Hardware implementation of neural networks usually have high computational complexity that increase exponentially with the size of a circuit, leading to more uncertain and unreliable circuit performance. This letter presents a novel Radial Basis Function (RBF) neural network based on parallel fault tolerant stochastic computing, in which number is converted from deterministic domain to probabilistic domain. The Gaussian RBF for middle layer neuron is implemented using stochastic structure that reduce the hardware resources significantly. Our experimental results from two pattern recognition tests (the Thomas gestures and the MIT faces) show that the stochastic design is capable to maintain equivalent performance when the stream length set to 10 Kbits. The stochastic hidden neuron uses only 1.2% hardware resource compared with the CORDIC algorithm. Furthermore, the proposed algorithm is very flexible in design tradeoff between computing accuracy, power consumption and chip area.
Introduction
Parallel computing is receiving increasing attention due to its efficient data processing ability. Computation on stochastic bit stream has become an attractive solution in parallel computing environment for many years [1] , [2] . It represents a value m in the unit interval (i.e., 0 ≤ x ≤ 1) by a bit stream L, in which the probability of a one is m [3] . Conventional methods generally use multipliers and adders in solving some matrix operation problems. With the increase in matrix size, the number of multipliers and adders is multiplied, and ultimately beyond hardware capabilities [4] . When the probabilistic values are used, the complicated operations can be approximated through simple arithmetic units, (e.g. absolute subtraction can be implemented with only a single XNOR or XOR gate.) resulting in simplified circuit structure and minimized system design cost. Meanwhile, most data processing systems that boast high accuracy work well only under ideal conditions [5] . When the environmental noise or manufacturing parameter deviation corrupts the system, traditional method often add redundancy design to raise anti-jamming capability. Thereby increasing the scale and cost of the system. An effective solution for reducing area and noise-sensitivity is to move from deterministic values toward probabilistic values.

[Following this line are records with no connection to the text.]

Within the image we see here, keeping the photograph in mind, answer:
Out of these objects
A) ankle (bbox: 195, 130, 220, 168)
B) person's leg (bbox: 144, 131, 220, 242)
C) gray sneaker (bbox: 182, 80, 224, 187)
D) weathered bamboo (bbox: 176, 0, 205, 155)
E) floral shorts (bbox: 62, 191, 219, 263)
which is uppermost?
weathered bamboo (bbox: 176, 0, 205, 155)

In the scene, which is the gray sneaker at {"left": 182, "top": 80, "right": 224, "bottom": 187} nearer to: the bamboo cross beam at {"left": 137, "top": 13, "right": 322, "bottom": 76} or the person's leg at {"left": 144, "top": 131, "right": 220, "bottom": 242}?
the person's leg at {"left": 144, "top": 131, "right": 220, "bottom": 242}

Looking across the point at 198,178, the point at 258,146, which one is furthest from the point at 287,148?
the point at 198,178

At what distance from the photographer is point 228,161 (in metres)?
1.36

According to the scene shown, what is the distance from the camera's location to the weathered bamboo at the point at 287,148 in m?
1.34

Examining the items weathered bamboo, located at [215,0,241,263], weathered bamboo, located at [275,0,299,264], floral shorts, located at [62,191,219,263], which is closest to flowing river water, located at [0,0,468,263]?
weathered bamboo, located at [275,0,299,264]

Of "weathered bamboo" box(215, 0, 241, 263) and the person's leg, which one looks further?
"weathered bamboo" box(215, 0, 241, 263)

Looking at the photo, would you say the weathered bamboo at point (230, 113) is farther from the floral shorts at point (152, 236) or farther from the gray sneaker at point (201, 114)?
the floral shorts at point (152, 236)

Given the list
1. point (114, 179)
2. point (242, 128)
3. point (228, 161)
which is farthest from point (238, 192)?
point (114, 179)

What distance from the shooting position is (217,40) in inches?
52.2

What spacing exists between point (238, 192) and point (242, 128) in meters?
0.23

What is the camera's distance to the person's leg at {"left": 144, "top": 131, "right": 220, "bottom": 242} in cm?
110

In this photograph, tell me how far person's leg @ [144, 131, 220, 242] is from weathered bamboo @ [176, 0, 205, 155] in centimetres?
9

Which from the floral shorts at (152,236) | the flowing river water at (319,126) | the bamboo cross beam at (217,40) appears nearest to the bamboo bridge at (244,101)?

Some stochastic data processing designs have been already introduced [6] - [8] . For example, Brown and Card [9] , [10] showed that for complex operations, such as the exponentiation and sine functions, stochastic computing consumes less energy than binary radix computing, and the latency problem can be resolved using parallel processing method or a higher operating frequency owning to its simple circuit structure. Also in [11] Qian et al described a stochastic image processing architecture that is fault tolerant. More recently, some researches give structures of stochastic logic using Back Propagation (BP) neural network that uses much adders to achieve sigmoid function. However, the result is unpractical because scaled addition introduced precision loss. Moreover, we found that the generalization capability of RBF neural network is superior to that of BP neural network [12] .
As discussed above, we extend previous work of this algorithm. We encounter the scaled addition problem and best use the advantages of Two-Dimensional (2D) Finite State Machine (FSM) through the case study of RBF neural network. The overall architecture is design from the samples of input and output of the pattern by stochastic logic. The results have shown the effectiveness and capability of presented computing for high error-tolerant, high recognition accuracy and more power-efficient.
Stochastic Computing
Stochastic computing uses the probability of "1" (or "0") appearing in a stochastic bit stream to represent a deterministic value [1] , [2] . It has two coding formats: unipolar and bipolar formats. Both formats can coexist in a single system together. Operations at the logic level can be easily parallelized in space to reduce energy and total delay. That is to say, instead of using a bit stream of length L to represent a real value m, we increase the number of logic gates by N. Due to the short bit stream of length L/N, computation time can be much higher reduced. This can be done with little overhead due to the typically low gate area. Figure 1 shows how we can represent a value 0.5 by 2 stochastic bit streams of length 4.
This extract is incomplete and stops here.